## [Document section]
The growth in the aviation industry calls for expanded capacity of mobile
communication links that can operate over the horizon. WRC-12 decided that
notifying administrations of mobile-satellite service networks shall accommodate
the spectrum needed for distress, urgency and safety communications of the
global maritime distress and safety system (GMDSS) and for the aeronautical
mobile-satellite (route) service communications.
Aeronautical mobile (route) service
Aeronautical mobile (route) service systems are critical for various air
traffic and flight safety communications. Some of the communication systems,
such as traffic information, automatic dependent surveillance-broadcast, and
flight information provide easily accessible air traffic information to multiple
air traffic managers at the same time, allowing for more efficient use of
airspace. The allocation of the frequency band 960−1164 MHz to the aeronautical
mobile (route) service is intended to support the introduction of applications
and concepts in air traffic management which are data intensive and which could
support data links that carry safety critical aeronautical data.

## [Written exercise A]
In the aviation communications text, which frequency band is allocated to the aeronautical mobile (route) service?

## [Recorded information]
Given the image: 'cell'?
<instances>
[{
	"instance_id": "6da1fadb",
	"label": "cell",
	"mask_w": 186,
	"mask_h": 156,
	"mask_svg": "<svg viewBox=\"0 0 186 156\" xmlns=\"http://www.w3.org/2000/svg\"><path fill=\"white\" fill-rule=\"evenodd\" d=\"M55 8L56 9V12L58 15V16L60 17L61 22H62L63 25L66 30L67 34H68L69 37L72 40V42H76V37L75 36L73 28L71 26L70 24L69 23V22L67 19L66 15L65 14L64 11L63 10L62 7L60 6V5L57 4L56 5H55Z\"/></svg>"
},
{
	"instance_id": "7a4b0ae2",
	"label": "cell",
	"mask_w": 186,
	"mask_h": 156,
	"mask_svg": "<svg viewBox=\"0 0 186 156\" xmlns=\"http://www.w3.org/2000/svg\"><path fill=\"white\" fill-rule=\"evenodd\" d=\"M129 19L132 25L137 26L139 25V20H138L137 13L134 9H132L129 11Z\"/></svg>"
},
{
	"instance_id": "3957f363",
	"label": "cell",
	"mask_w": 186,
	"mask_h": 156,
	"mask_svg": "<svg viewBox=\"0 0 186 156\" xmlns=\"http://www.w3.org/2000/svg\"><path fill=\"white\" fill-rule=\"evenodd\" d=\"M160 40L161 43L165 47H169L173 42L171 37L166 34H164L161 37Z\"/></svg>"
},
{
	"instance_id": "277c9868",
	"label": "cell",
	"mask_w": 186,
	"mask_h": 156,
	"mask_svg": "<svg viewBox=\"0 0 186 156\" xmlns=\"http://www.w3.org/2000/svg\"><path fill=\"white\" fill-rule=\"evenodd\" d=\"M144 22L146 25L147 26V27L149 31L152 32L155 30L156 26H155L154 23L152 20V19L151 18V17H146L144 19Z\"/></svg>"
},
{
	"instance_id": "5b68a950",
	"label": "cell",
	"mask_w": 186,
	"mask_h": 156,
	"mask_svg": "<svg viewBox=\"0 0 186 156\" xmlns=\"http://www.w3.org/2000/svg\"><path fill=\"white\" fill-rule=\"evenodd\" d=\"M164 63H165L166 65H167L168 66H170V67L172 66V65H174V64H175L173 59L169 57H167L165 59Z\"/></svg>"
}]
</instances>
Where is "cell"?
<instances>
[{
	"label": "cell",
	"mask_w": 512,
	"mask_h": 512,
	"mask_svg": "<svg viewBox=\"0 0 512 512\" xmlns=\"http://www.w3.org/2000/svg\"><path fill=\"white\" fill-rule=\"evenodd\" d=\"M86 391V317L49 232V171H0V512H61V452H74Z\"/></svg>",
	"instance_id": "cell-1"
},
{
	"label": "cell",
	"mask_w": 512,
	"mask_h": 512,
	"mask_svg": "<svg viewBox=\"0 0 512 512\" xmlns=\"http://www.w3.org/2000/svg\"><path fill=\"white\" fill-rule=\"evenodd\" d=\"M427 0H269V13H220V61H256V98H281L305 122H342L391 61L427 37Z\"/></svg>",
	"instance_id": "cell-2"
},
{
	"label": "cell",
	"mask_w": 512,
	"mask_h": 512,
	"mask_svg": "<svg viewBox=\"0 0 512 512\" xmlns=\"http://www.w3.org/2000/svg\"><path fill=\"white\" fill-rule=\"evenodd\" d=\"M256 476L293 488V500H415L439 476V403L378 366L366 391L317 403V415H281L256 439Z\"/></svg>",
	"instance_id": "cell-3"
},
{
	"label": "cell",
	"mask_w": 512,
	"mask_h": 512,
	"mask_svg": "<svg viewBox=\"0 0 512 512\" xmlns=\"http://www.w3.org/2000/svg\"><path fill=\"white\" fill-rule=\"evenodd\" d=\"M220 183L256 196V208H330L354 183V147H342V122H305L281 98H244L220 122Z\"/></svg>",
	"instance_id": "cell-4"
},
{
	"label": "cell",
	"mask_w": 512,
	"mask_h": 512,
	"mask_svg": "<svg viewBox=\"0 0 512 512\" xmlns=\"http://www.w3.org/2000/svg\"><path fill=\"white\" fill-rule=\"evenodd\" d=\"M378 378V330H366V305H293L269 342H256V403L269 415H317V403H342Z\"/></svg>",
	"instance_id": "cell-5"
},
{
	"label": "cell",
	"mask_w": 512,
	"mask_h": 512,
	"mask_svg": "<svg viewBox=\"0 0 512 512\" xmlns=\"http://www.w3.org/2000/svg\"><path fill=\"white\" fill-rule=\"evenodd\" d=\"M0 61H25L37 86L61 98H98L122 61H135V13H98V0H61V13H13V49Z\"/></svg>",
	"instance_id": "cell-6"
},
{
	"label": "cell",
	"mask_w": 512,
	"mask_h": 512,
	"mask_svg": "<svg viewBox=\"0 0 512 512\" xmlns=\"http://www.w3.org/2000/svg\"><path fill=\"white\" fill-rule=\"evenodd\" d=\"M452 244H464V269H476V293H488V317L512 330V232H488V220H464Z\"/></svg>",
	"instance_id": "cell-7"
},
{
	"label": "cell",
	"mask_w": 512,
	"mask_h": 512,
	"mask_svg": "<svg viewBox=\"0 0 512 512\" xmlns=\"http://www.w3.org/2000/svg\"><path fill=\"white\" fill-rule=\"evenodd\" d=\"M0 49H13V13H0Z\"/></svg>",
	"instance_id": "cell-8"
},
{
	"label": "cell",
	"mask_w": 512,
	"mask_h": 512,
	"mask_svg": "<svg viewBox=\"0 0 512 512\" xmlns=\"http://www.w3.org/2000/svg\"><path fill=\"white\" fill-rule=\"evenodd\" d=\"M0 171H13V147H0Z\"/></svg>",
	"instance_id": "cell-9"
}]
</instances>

## [Written exercise B]
Please rewrite the records as a JSON list of strings with one string per line and blank lines left out. Begin at the first line of the records and stop after the line that contains "0H269V13H220V61H256V98H281L305 122H342L391 61L427".

## [Correct response A]
960−1164 MHz

## [Correct response B]
[
  "Given the image: 'cell'?",
  "<instances>",
  "[{",
  "\t\"instance_id\": \"6da1fadb\",",
  "\t\"label\": \"cell\",",
  "\t\"mask_w\": 186,",
  "\t\"mask_h\": 156,",
  "\t\"mask_svg\": \"<svg viewBox=\\\"0 0 186 156\\\" xmlns=\\\"http://www.w3.org/2000/svg\\\"><path fill=\\\"white\\\" fill-rule=\\\"evenodd\\\" d=\\\"M55 8L56 9V12L58 15V16L60 17L61 22H62L63 25L66 30L67 34H68L69 37L72 40V42H76V37L75 36L73 28L71 26L70 24L69 23V22L67 19L66 15L65 14L64 11L63 10L62 7L60 6V5L57 4L56 5H55Z\\\"/></svg>\"",
  "},",
  "{",
  "\t\"instance_id\": \"7a4b0ae2\",",
  "\t\"label\": \"cell\",",
  "\t\"mask_w\": 186,",
  "\t\"mask_h\": 156,",
  "\t\"mask_svg\": \"<svg viewBox=\\\"0 0 186 156\\\" xmlns=\\\"http://www.w3.org/2000/svg\\\"><path fill=\\\"white\\\" fill-rule=\\\"evenodd\\\" d=\\\"M129 19L132 25L137 26L139 25V20H138L137 13L134 9H132L129 11Z\\\"/></svg>\"",
  "},",
  "{",
  "\t\"instance_id\": \"3957f363\",",
  "\t\"label\": \"cell\",",
  "\t\"mask_w\": 186,",
  "\t\"mask_h\": 156,",
  "\t\"mask_svg\": \"<svg viewBox=\\\"0 0 186 156\\\" xmlns=\\\"http://www.w3.org/2000/svg\\\"><path fill=\\\"white\\\" fill-rule=\\\"evenodd\\\" d=\\\"M160 40L161 43L165 47H169L173 42L171 37L166 34H164L161 37Z\\\"/></svg>\"",
  "},",
  "{",
  "\t\"instance_id\": \"277c9868\",",
  "\t\"label\": \"cell\",",
  "\t\"mask_w\": 186,",
  "\t\"mask_h\": 156,",
  "\t\"mask_svg\": \"<svg viewBox=\\\"0 0 186 156\\\" xmlns=\\\"http://www.w3.org/2000/svg\\\"><path fill=\\\"white\\\" fill-rule=\\\"evenodd\\\" d=\\\"M144 22L146 25L147 26V27L149 31L152 32L155 30L156 26H155L154 23L152 20V19L151 18V17H146L144 19Z\\\"/></svg>\"",
  "},",
  "{",
  "\t\"instance_id\": \"5b68a950\",",
  "\t\"label\": \"cell\",",
  "\t\"mask_w\": 186,",
  "\t\"mask_h\": 156,",
  "\t\"mask_svg\": \"<svg viewBox=\\\"0 0 186 156\\\" xmlns=\\\"http://www.w3.org/2000/svg\\\"><path fill=\\\"white\\\" fill-rule=\\\"evenodd\\\" d=\\\"M164 63H165L166 65H167L168 66H170V67L172 66V65H174V64H175L173 59L169 57H167L165 59Z\\\"/></svg>\"",
  "}]",
  "</instances>",
  "Where is \"cell\"?",
  "<instances>",
  "[{",
  "\t\"label\": \"cell\",",
  "\t\"mask_w\": 512,",
  "\t\"mask_h\": 512,",
  "\t\"mask_svg\": \"<svg viewBox=\\\"0 0 512 512\\\" xmlns=\\\"http://www.w3.org/2000/svg\\\"><path fill=\\\"white\\\" fill-rule=\\\"evenodd\\\" d=\\\"M86 391V317L49 232V171H0V512H61V452H74Z\\\"/></svg>\",",
  "\t\"instance_id\": \"cell-1\"",
  "},",
  "{",
  "\t\"label\": \"cell\",",
  "\t\"mask_w\": 512,",
  "\t\"mask_h\": 512,",
  "\t\"mask_svg\": \"<svg viewBox=\\\"0 0 512 512\\\" xmlns=\\\"http://www.w3.org/2000/svg\\\"><path fill=\\\"white\\\" fill-rule=\\\"evenodd\\\" d=\\\"M427 0H269V13H220V61H256V98H281L305 122H342L391 61L427 37Z\\\"/></svg>\","
]